— start —
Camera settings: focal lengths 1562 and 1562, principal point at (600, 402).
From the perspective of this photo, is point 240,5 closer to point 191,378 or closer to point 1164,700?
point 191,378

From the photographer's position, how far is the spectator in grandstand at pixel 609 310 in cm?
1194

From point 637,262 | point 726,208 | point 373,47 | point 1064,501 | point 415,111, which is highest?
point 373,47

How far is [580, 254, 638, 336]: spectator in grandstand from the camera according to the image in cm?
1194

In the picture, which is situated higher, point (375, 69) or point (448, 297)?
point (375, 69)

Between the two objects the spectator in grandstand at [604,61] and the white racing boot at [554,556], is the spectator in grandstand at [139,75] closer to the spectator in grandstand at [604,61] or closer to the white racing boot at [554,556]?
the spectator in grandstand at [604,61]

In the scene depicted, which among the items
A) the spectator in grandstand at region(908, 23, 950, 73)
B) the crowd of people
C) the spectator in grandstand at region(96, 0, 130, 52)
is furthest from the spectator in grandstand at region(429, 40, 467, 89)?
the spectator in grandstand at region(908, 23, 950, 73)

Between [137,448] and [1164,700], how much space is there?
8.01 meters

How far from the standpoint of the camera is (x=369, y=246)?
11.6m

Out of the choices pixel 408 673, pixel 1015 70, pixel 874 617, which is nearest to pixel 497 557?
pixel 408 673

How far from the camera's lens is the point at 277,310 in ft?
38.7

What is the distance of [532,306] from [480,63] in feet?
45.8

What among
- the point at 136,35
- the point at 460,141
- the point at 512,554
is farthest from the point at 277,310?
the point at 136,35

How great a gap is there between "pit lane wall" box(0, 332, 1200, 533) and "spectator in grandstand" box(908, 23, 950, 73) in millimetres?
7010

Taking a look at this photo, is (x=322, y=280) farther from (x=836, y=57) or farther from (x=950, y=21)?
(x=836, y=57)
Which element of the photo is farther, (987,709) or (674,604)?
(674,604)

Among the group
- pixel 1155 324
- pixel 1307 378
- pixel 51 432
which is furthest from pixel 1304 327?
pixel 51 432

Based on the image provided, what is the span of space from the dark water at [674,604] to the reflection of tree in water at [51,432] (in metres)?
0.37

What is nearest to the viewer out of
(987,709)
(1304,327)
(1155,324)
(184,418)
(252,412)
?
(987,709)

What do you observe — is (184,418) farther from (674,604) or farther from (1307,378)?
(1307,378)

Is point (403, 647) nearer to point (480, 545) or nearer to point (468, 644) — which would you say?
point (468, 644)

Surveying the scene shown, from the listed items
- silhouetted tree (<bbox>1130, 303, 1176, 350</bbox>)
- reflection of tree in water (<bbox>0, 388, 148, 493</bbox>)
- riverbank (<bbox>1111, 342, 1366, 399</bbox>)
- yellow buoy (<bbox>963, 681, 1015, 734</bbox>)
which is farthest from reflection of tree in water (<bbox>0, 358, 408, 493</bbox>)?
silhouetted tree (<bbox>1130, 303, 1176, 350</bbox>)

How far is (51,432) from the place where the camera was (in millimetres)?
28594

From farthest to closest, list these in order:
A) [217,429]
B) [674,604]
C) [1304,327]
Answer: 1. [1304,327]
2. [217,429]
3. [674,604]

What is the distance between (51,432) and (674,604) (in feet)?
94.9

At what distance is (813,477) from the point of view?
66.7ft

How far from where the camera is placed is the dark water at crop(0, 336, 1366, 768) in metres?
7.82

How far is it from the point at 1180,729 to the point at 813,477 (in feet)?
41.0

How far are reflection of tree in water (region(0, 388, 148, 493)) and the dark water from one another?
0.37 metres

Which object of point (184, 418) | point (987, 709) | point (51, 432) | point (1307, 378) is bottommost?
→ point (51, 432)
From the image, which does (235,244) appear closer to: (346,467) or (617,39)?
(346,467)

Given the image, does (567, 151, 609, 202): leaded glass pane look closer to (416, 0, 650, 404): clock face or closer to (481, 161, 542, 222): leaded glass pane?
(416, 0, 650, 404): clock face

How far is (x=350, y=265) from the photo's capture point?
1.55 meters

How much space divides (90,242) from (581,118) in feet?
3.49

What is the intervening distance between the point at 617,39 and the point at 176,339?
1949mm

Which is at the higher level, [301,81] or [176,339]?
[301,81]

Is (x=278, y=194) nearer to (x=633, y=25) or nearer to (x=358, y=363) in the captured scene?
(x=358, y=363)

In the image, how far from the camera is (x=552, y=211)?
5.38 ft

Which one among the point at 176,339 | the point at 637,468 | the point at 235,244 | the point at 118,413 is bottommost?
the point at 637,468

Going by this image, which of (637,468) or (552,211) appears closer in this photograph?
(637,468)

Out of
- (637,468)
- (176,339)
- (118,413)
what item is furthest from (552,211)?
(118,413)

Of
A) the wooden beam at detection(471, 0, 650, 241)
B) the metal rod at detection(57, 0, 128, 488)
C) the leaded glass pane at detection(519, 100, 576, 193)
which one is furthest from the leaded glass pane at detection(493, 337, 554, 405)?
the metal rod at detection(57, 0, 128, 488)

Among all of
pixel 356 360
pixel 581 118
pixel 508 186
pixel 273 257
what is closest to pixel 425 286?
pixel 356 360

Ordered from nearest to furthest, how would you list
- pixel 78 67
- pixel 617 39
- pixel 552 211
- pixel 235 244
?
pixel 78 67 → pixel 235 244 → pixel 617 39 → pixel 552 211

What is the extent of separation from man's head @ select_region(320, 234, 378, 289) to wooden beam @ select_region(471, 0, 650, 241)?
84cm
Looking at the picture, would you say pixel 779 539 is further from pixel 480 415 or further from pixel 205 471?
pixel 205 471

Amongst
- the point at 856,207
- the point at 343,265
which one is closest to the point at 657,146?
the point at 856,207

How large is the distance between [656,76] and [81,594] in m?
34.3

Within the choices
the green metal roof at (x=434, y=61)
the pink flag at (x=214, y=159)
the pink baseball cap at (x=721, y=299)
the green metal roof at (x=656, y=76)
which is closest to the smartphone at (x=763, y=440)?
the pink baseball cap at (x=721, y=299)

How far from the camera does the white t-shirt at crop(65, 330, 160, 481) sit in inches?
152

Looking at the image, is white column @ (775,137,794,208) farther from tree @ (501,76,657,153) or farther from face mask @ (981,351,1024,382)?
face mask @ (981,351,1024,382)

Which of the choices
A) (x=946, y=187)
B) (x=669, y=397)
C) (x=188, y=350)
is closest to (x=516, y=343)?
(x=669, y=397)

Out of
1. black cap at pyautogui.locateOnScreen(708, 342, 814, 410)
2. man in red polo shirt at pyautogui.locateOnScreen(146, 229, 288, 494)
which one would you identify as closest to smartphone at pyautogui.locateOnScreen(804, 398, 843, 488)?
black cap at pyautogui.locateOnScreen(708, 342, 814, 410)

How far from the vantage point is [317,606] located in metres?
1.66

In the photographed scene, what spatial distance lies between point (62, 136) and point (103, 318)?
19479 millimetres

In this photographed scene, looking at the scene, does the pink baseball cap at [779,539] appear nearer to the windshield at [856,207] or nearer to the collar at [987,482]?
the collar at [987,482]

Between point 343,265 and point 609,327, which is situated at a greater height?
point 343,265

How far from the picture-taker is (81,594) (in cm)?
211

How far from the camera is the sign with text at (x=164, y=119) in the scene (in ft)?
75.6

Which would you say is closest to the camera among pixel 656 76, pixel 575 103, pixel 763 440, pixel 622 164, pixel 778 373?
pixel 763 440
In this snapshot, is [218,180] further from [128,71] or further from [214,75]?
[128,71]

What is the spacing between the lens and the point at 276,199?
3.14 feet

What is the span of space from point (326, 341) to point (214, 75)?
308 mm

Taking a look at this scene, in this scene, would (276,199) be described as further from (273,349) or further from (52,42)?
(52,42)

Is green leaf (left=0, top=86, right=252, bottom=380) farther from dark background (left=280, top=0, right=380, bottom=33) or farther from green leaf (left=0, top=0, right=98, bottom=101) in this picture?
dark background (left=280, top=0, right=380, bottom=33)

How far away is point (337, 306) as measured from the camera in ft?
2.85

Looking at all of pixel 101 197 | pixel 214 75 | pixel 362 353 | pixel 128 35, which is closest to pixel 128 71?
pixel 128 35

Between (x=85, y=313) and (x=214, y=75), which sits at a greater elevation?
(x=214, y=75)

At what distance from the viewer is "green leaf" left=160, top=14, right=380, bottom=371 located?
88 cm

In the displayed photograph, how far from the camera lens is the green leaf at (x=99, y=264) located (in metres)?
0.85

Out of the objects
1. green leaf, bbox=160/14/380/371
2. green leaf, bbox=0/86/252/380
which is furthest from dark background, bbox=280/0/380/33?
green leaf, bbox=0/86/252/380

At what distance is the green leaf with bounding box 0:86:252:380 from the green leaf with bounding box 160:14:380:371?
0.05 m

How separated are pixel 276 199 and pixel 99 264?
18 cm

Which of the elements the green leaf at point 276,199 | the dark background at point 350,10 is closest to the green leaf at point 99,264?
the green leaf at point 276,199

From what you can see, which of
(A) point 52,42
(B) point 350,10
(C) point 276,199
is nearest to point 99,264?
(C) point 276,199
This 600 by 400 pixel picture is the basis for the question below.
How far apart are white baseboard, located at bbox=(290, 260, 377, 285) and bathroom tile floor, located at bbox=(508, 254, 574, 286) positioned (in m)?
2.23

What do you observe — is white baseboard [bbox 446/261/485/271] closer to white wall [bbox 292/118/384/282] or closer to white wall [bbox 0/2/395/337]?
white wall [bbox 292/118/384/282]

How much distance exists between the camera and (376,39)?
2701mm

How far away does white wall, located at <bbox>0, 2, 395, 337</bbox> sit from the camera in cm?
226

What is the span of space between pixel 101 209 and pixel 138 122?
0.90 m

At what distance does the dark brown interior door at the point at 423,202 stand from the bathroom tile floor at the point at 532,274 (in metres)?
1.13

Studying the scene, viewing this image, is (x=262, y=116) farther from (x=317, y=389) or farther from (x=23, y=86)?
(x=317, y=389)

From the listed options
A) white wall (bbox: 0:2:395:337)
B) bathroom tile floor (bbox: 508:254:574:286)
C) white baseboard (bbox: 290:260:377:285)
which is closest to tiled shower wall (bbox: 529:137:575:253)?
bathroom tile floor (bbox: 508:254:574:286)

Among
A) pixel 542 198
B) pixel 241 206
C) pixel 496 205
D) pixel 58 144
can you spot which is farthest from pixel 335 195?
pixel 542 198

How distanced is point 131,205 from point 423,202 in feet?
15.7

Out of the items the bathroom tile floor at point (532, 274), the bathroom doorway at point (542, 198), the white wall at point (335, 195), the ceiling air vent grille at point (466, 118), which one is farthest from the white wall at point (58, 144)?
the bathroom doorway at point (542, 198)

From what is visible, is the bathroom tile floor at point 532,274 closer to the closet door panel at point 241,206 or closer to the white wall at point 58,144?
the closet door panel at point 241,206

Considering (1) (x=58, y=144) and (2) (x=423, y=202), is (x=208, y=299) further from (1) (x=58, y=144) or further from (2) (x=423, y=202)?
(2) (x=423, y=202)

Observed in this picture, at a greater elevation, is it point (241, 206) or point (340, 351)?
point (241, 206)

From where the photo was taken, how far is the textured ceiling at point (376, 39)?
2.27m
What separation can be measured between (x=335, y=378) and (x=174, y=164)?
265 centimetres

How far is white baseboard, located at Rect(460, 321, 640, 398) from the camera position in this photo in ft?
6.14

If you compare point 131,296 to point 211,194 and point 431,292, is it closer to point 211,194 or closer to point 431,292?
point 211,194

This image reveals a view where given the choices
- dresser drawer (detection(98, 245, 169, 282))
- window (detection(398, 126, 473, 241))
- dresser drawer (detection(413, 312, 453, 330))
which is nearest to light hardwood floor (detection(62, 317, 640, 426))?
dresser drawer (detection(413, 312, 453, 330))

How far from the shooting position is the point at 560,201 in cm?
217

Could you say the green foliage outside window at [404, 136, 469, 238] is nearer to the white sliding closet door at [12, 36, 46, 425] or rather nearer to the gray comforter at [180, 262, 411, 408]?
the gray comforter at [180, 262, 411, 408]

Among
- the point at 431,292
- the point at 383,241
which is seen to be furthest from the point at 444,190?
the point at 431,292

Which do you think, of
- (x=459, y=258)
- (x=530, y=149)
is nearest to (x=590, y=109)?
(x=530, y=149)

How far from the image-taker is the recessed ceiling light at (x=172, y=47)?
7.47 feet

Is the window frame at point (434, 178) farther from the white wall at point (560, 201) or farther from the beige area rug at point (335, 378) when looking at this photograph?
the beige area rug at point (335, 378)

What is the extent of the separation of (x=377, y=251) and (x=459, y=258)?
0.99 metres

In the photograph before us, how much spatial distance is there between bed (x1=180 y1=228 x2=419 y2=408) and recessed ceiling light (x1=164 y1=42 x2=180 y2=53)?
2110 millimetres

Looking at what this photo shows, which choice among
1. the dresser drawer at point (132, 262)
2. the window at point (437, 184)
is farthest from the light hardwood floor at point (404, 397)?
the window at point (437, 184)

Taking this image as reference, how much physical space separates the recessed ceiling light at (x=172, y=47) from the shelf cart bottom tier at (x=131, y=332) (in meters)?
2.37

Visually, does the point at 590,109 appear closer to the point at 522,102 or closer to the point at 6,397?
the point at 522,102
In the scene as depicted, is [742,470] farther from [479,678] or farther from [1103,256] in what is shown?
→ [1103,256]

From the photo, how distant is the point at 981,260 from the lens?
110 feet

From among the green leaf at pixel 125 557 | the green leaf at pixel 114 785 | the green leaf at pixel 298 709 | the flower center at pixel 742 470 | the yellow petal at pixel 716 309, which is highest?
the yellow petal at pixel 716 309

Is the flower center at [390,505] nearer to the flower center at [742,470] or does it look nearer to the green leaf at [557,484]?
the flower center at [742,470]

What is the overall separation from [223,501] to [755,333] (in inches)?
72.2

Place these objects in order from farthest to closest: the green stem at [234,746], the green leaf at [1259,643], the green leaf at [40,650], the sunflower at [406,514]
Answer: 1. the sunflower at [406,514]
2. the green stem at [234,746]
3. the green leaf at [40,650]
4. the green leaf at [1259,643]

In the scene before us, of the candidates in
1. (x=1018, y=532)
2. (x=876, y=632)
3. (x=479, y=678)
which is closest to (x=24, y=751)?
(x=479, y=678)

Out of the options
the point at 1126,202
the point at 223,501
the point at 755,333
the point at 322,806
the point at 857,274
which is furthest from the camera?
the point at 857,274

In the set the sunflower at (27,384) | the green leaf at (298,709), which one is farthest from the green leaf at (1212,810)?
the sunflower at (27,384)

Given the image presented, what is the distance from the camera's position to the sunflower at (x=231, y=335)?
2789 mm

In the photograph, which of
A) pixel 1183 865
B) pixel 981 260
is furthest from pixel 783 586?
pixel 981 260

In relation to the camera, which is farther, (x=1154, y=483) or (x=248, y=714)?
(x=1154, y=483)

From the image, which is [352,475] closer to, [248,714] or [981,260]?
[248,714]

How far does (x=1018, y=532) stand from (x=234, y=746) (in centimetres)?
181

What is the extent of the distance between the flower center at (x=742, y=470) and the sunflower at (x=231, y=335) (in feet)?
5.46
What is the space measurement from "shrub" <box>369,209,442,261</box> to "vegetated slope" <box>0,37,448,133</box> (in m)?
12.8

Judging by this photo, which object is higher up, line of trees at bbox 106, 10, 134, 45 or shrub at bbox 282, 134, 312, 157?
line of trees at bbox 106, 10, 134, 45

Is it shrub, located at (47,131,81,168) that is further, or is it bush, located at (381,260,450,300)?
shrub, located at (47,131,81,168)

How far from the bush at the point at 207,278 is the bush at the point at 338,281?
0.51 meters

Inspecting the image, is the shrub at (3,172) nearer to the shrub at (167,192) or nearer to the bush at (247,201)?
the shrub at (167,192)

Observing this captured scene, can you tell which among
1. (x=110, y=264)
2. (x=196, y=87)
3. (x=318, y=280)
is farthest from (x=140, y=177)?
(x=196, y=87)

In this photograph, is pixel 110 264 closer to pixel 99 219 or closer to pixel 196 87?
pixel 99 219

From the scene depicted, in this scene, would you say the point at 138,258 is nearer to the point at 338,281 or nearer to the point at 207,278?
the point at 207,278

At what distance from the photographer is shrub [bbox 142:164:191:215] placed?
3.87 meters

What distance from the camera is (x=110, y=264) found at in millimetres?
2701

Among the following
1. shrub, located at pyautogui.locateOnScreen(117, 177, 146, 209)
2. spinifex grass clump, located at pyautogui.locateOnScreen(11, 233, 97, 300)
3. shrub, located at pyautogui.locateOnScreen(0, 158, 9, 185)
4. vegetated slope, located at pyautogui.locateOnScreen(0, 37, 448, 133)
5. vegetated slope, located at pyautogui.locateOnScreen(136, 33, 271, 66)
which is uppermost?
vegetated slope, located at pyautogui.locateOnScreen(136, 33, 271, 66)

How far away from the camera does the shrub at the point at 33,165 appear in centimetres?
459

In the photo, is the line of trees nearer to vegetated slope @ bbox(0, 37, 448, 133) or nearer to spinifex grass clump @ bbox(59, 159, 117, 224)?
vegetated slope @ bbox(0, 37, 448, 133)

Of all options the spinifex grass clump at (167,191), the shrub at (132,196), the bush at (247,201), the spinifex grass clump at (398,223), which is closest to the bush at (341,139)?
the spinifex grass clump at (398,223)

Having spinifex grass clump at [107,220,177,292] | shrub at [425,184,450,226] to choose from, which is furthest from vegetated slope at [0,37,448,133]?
— end —
AIM OF THE EXERCISE | Output exactly the lines above, from the one holding "Observing this captured" through the end of the data, including the first and last.

WORKED SOLUTION |
Observing this captured scene, can you tell which among
1. (x=110, y=264)
2. (x=196, y=87)
3. (x=318, y=280)
is farthest from (x=140, y=177)?
(x=196, y=87)

In this photograph, is pixel 110 264 closer to pixel 99 219 or closer to pixel 196 87?
pixel 99 219

From the scene depicted, in this scene, would you say the point at 138,258 is nearer to the point at 338,281 or nearer to the point at 207,278?
the point at 207,278

At what distance from the photographer is shrub [bbox 142:164:191:215] placed?
3.87 meters

What distance from the camera is (x=110, y=264) found at in millimetres?
2701

Among the following
1. shrub, located at pyautogui.locateOnScreen(117, 177, 146, 209)
2. spinifex grass clump, located at pyautogui.locateOnScreen(11, 233, 97, 300)
3. shrub, located at pyautogui.locateOnScreen(0, 158, 9, 185)
4. vegetated slope, located at pyautogui.locateOnScreen(0, 37, 448, 133)
5. vegetated slope, located at pyautogui.locateOnScreen(136, 33, 271, 66)
which is uppermost?
vegetated slope, located at pyautogui.locateOnScreen(136, 33, 271, 66)

How far away from the camera does the shrub at the point at 33,165 appear in centimetres?
459

In the photo, is the line of trees nearer to vegetated slope @ bbox(0, 37, 448, 133) or nearer to spinifex grass clump @ bbox(59, 159, 117, 224)?
vegetated slope @ bbox(0, 37, 448, 133)

Of all options the spinifex grass clump at (167,191), the shrub at (132,196), the bush at (247,201), the spinifex grass clump at (398,223), which is closest to the bush at (341,139)?
the spinifex grass clump at (398,223)

Having spinifex grass clump at [107,220,177,292] | shrub at [425,184,450,226] to choose from, which is furthest from vegetated slope at [0,37,448,133]?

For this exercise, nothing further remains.